In most cases, doctors can diagnose diastasis recti by taking a thorough medical history and carrying out a physical examination. Ultrasound, CT scans, and MRI scans can help determine the severity of the condition.

A separation larger than 2 centimeters between the rectus abdominis muscles indicates an abnormality.

People can perform a basic self-test for diastasis recti at home by following these steps:

  1. Lie on the back with the knees bent and the feet on the floor.
  2. Place one hand over the midline of the abdomen, keeping the fingers flat.
  3. Place the other hand under the head and neck.
  4. Lift the head slowly and press down on the abdomen with the finger pads.
  5. Feel for a gap between the muscles.

If a person feels a space of more than two finger widths, they should contact a doctor.

In some people, diastasis recti heals on its own without treatment.

Conversely, in approximately 60% of people, the condition persists after the early postpartum period. In these cases, the treatment options include conservative treatment and surgery.

Conservative treatment

Most experts advise starting with conservative treatment methods. First-line treatments may include:

According to a 2019 review, the efficacy of physical therapy is questionable. There is insufficient evidence to determine the best exercises.

However, some research indicates that exercise may help people heal their diastasis recti.

A small 2021 study investigated the effect of a 12-week exercise program in reducing diastasis recti in eight people who had given birth in the last 6–24 months. The program consisted of diaphragmatic, or belly, breathing, along with core strengthening exercises.

It found that a postpartum exercise program can decrease the severity of diastasis recti.


If conservative treatment does not produce results in 2–6 months, a doctor may suggest surgery. They can perform surgery open, laparoscopically, or robotically.

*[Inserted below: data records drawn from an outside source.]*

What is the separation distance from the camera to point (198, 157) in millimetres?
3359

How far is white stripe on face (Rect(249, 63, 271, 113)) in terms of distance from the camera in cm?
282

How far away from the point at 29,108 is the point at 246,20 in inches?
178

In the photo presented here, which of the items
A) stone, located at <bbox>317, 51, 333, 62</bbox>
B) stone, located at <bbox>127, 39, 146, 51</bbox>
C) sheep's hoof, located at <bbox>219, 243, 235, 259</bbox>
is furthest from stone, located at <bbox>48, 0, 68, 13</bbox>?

  • Open surgery gives a surgeon access to the abdomen via a single large incision.
  • Laparoscopy gives access to the abdomen with multiple small incisions.
  • Robotic surgery involves the use of a camera and mechanical arms that hold surgical instruments.

Open and laparoscopic surgeries are effective, and a doctor can recommend the best option for an individual. Both types have relatively few complications and low recurrence rates. They can also improve symptoms such as urinary incontinence and lower back pain.

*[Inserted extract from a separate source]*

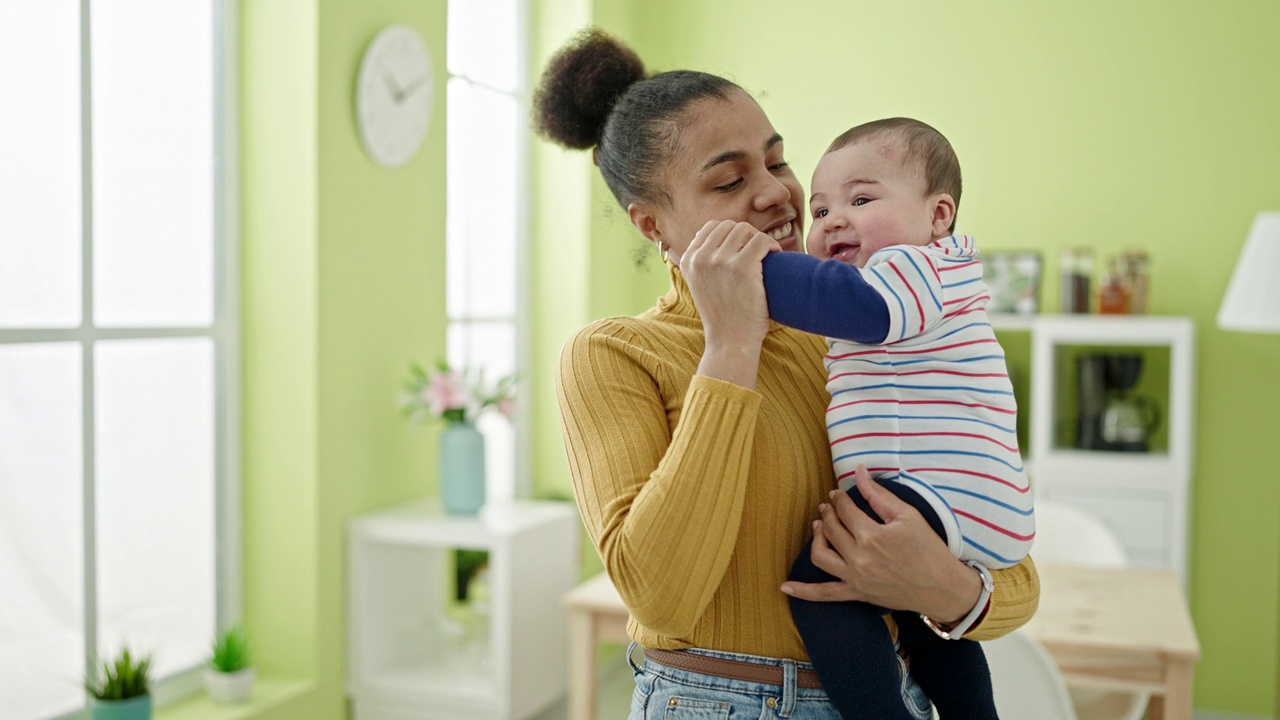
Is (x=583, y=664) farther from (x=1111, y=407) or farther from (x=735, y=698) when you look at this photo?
(x=1111, y=407)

According to a 2021 research article, doctors generally do not recommend surgery for people who expect to have future pregnancies.

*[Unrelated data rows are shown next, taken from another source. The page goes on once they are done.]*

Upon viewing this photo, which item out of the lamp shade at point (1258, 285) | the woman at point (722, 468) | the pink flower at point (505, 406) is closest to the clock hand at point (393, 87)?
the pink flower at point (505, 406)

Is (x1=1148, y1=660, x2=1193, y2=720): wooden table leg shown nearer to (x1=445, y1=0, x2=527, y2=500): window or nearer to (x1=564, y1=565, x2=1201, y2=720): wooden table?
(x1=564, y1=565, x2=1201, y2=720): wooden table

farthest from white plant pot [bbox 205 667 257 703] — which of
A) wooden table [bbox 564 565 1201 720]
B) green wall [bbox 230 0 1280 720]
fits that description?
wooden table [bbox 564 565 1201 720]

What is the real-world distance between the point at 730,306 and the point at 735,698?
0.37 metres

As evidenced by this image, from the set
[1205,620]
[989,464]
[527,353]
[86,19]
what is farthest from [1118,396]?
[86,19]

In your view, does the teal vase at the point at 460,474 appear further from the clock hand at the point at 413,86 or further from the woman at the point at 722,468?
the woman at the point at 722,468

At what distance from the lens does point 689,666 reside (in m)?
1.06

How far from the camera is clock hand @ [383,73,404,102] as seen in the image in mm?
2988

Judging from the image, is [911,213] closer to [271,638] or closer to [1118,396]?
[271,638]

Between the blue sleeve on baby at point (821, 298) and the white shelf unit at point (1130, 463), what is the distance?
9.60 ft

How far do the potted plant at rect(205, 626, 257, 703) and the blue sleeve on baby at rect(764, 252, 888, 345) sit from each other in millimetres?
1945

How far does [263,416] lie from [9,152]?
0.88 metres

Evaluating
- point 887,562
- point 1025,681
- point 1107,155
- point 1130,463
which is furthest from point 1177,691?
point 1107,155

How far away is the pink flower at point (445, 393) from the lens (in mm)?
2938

For other individuals, surgical options include:

  • rectus plication to rebuild the linea alba, which involves tightening the muscles
  • modified hernia repair techniques
  • a combination of the above

Exercises that strengthen the abdominal and pelvic floor muscles may be beneficial in preventing diastasis recti. However, certain exercises can place excess pressure on the abdominal muscles, so individuals should ask a doctor or physical therapist to recommend safe ones for them. Their recommendations may change as the pregnancy progresses.

A small, older 2005 study looked at the effect of exercise during pregnancy on the likelihood of developing diastasis recti. In the study, eight pregnant people participated in an abdominal exercise program, while a group of 10 did not exercise. The authors note a higher occurrence and greater severity of diastasis recti among those who did not exercise.

Other prevention tips include managing weight gain and avoiding heavy lifting.

Diastasis recti involves a separation of the two long muscles down the front of the abdomen. It is common during pregnancy and often persists after giving birth.

The first-line treatment options consist of conservative measures such as physical therapy exercises and weight management. If the initial treatment is not effective after 2–6 months, a doctor may recommend surgery.